Muy diferente era el razonar lógico de Horacio. Podía abordar largas argumentaciones, traía del pasado referencias de escritores, filósofos, escenarios históricos en una genealogía prolífera de lector incansable; más que de lector, diríamos de dialogador incansable con los textos que iba abordando minuciosamente. Pero con todo ese bagaje, elaborado a través de proposiciones parentéticas de una excelente arquitectura, volvía al aquí y ahora para lograr, con esa lupa, que no solo él sino sus interlocutores comprendiéramos mejor los claroscuros de esa circunstancia. Sostenía que el más desconocido quizás fuera el propio lenguaje que hablamos, pero, sin decirlo, se daba el lujo de indagarlo, ponerlo a prueba, jugar, hablar con la verdad sin ufanarse, como cuando en su despedida de la Biblioteca Nacional, mientras una congoja fuerte nos atravesaba por la inminente llegada al Gobierno nacional del macrismo, en un emotivo discurso donde agradecía a Néstor y a Cristina dijo: “Tengo que agradecerle al Gobierno haberlo criticado y no pocas veces”. 

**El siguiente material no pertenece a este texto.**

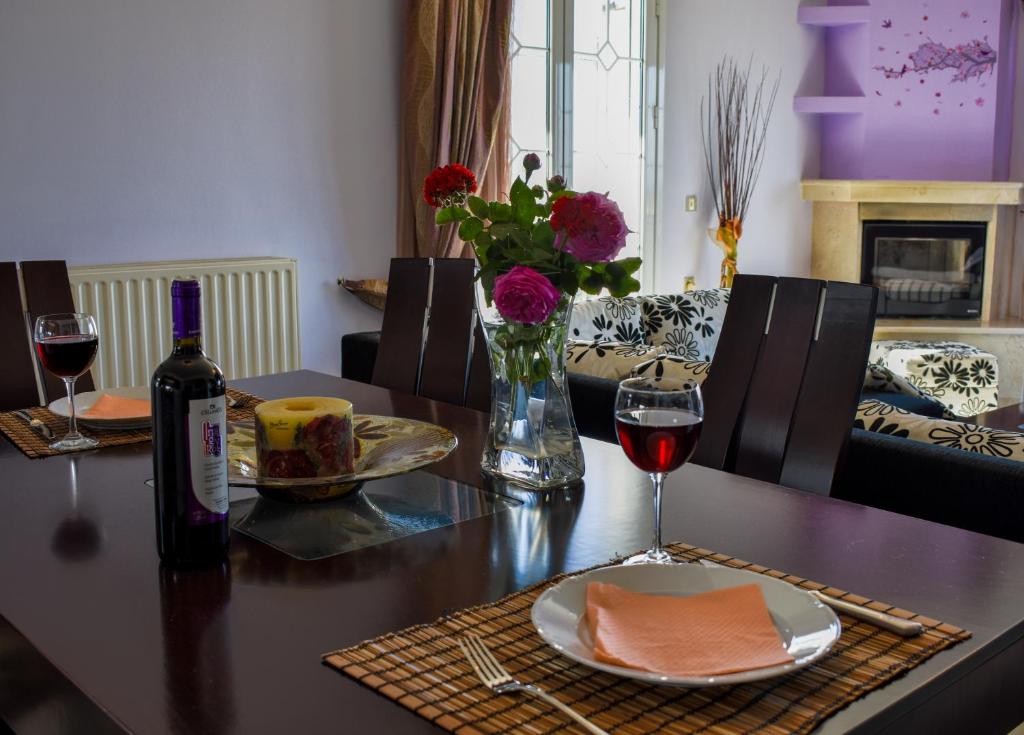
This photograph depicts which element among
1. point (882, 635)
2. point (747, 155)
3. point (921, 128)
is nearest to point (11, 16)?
point (882, 635)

Pero también, en ese mismo discurso de despedida, más allá de referirse al valor de la biblioteca, su densidad, su centralidad en la construcción de un modo de ser la nación, Horacio González dirigió especial agradecimiento a cada uno de los que lo habían acompañado, y se detuvo en los gremios de la biblioteca. Les pidió que cuidasen a los trabajadores, porque se avecinaban tiempos de exclusión. El intelectual que podía discutir a Foucault, aludir a Deleuze, recordar a Cooke, evocar a Macedonio Fernández o mencionar a Engels les aconsejaba, con mucha sencillez, a los trabajadores y las trabajadoras que no olvidaran la comunidad libre que se había constituido en la biblioteca y que pelearan por los puestos de trabajo y por que no se rompiera esa solidaridad.

Vuelo poético impresionante, reflexión política provocativa, ironía y cierto sentido de humor infantil, remisión a genealogías intelectuales a veces insondables, pero nunca el olvido de la lucha social del hoy. Así queda, en la memoria colectiva, la huella del enorme ejemplo de Horacio González.